29.9.05

Não é fone de ouvido, é headphone!

Depois dos lendários Batman Feira da Fruta e O Destino de Miguel, chega agora outro filminho com dublagens engraçadas. Batizado como "Star Wars Feira da Fruta", o pequeno vídeo faz graça com os primeiros minutos do filme de 77. Não está no mesmo nível dos anteriores, mas tem algumas frases memoráveis.
Para baixar o vídeo (ATENÇÃO: NSFW), clique aqui.
Peguei do Castrezana.

Provando o gosto do chá


Não tem muito o que dizer a respeito de O Gosto do Chá que ela já não tenha dito.
Só quero acrescentar que é um daqueles filmes que mostra que um bom filme não precisa ter necessariamente um fio condutor; ele te ganha pela colagem de momentos isolados, mais do que pela história de cada personagem. É um filme que pode te deixar com lágrimas nos olhos e logo depois te fazer explodir numa gargalhada. Deve entrar no circuito do Estação em breve. Ah, e foi dirigido pelo diretor da parte em anime de Kill Bill.

28.9.05

Cadernos de viagem - A Ida

Pensei muito em escrever ou não sobre a viagem. Poucas coisas são mais chatas que aquele amigo que te chama pra mostrar os 1500 slides de uma viagem de 10 dias. Além disso, a experiência da viagem é única, pessoal e intransferível, então por que contar? Por que uma história (real ou fictícia) é contada, afinal de contas? Entre as infinitas respostas, dois pontos parecem ser comuns na maioria das justificativas: interesse e aprendizado.

Conclui que contar um pouco da viagem, talvez de forma ligeiramente impessoal, pode ser de alguma valia pra quem desejar fazer aventura parecida. Além disso, há passagens claramente atraentes (cujo interesse espero conseguir transpor para o texto). Então essa é a minha tentativa de contar sobre uma pequena aventura por terras desconhecidas durante ¾ de lua. Espero que gostem.

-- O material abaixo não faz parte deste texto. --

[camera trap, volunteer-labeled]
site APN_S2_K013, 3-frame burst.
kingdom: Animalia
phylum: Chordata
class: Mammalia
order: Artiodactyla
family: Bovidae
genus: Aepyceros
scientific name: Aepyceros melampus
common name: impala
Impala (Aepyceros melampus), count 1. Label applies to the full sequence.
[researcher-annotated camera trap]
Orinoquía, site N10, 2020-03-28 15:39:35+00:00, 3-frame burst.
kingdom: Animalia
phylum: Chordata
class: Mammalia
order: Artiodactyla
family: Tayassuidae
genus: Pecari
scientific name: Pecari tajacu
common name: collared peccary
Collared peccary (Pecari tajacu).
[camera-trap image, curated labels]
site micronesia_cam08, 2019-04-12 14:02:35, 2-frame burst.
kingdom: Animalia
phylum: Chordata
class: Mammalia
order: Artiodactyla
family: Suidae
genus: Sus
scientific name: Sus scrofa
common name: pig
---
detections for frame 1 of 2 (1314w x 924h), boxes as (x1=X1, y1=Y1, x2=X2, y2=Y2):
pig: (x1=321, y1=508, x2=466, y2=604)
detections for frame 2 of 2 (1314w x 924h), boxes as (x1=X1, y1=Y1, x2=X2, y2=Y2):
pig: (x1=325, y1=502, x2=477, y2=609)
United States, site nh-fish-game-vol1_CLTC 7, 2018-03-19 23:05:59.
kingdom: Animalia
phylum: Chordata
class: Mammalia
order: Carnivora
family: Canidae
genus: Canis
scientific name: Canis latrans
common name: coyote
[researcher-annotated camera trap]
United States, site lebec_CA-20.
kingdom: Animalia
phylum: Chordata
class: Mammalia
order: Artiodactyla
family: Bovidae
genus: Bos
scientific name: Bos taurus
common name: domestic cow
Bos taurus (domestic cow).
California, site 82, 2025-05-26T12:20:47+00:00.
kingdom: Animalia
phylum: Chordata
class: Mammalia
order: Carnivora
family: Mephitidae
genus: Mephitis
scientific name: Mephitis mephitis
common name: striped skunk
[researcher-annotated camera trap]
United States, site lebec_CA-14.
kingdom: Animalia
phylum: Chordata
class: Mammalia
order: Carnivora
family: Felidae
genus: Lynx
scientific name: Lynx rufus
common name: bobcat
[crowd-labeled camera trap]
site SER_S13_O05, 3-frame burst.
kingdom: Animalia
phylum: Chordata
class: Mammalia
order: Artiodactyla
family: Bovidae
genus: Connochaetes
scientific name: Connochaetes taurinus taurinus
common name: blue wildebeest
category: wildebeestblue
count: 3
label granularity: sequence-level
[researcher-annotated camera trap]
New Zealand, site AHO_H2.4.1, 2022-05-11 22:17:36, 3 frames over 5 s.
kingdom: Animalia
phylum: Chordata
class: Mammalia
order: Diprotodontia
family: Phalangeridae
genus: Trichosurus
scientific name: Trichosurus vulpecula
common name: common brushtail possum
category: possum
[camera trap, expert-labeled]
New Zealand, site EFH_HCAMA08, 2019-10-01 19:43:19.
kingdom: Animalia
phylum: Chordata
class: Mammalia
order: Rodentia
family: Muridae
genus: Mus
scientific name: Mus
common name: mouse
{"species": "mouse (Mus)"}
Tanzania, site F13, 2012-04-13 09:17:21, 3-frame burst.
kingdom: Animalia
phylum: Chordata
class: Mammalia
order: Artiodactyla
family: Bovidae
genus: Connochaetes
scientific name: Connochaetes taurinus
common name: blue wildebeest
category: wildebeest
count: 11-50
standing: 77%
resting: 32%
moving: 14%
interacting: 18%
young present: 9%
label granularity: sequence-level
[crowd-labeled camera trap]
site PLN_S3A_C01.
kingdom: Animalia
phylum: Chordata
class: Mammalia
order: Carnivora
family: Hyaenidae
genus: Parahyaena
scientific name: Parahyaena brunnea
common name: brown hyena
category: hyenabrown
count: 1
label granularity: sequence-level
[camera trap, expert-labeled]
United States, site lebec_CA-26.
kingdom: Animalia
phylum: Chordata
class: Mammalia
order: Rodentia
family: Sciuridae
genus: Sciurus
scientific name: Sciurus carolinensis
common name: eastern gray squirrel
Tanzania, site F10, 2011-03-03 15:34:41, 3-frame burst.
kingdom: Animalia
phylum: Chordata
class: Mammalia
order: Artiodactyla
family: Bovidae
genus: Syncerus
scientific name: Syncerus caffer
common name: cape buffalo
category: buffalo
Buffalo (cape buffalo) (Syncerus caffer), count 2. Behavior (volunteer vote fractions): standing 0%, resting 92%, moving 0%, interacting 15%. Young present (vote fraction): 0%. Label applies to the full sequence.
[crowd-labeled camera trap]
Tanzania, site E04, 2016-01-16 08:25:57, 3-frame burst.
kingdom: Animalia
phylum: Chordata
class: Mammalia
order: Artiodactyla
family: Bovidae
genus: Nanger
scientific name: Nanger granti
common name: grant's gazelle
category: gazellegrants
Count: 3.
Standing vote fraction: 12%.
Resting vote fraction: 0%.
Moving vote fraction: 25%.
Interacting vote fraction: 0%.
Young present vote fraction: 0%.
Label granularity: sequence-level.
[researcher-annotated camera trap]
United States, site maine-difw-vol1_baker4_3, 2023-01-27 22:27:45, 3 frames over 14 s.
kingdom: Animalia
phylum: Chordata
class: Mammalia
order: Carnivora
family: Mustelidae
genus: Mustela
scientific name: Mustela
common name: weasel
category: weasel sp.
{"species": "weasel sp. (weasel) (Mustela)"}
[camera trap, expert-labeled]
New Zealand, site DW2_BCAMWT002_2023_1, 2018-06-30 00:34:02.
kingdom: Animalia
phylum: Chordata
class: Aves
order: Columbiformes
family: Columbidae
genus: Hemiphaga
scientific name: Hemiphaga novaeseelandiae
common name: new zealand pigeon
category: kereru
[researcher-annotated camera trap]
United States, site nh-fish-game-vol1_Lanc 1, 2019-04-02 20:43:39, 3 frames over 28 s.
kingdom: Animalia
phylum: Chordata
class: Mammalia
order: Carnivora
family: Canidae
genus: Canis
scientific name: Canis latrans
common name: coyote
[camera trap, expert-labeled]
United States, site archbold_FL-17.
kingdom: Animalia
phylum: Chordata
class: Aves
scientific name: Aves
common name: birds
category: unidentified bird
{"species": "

Nunca achei interessante a idéia de acampar. Por isso mesmo, jamais tive uma daquelas mochilas enormes usadas por praticantes desse tipo peculiar de masoquismo. A primeira surpresa ao experimentar uma dessas foi justamente a leveza da coisa, o que faz todo o sentido, se pararmos pra pensar. Mesmo depois de cheia, a mochila ainda era um peso suportável e podia ser levada nas costas sem maiores problemas. Ajudava nisso o conteúdo, volumoso e leve, sendo a maior parte de roupas de frio, pois recebemos a informação de que o verão europeu é mais frio que a nossa concepção de inverno. Um grave erro, que mais adiante nos custaria muito.

A documentação foi outro problema. Se burocracia fosse esporte olímpico, era medalha garantida (mesmo com a apuração das notas dos juízes só terminando às vésperas da Olimpíada seguinte). Deve existir alguma lei que diz que os documentos só são emitidos quando a pessoa já voltou tantas vezes no mesmo lugar que o segurança já a cumprimenta pelo nome como se fossem amigos de infância. Programe-se para ter nas mãos tudo de que precisa três meses antes de realmente precisar, assim o último documento indispensável deve ficar pronto horas antes de partir.

No dia da viagem, acordar cedo, uma carona interminável até o aeroporto ("são vocês ou somos nós que estamos viajando?"), despedidas desnecessariamente demoradas, vistoria de documentos ("tem certeza de que você é você?"), pessoas com dificuldade pra entender que um detector de METAIS apita quando você passa carregando metais, um saguão lotado de gente espremida perto do terminal de embarque como se quisessem pegar um bom lugar no avião (sendo que o lugar é previamente escolhido e vem escrito na passagem) e, enfim, o avião.

Dentro da nave, cadeiras apertadas da classe "turística" (que antes era "econômica", o que fazia mais sentido), passageiros que já guardaram as bagagens passeando pela aeronave enquanto outros ainda estão embarcando, homens de 50 sem a mínima discrição procurando moças de 18 com quem possam conversar (ou pelo menos "esbarrar por acaso") durante o vôo. Depois que todas as velhinhas com malas pesadas demais e todos os bebês de incrível capacidade pulmonar entraram, veio o calor.
O avião parado na pista, sob o sol, todo desligado.
O casaco irônico na mão, gotas pingando do rosto.
Depois de 15 minutos de sauna forçada, algum sinal de que estávamos em um veículo.
Saímos do chão ainda levando o calor carioca conosco.